DATASET RECORDS:
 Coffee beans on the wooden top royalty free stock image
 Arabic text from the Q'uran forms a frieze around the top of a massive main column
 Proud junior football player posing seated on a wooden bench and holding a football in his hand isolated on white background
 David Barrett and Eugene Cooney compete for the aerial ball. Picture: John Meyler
==
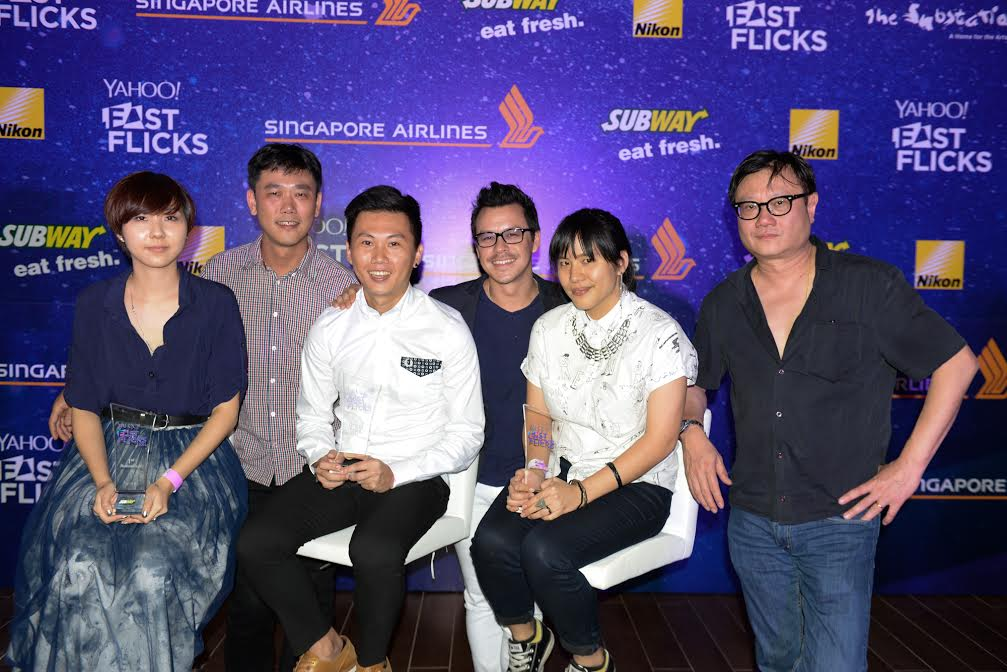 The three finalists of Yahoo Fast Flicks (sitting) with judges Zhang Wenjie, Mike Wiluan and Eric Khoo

ACTIVITY: After locating the line with "Coffee beans on" in the material above, return it and each line after it exactly, ending at the line with "Arabic text from".

WRITTEN REPLY:
 Coffee beans on the wooden top royalty free stock image
 Arabic text from the Q'uran forms a frieze around the top of a massive main column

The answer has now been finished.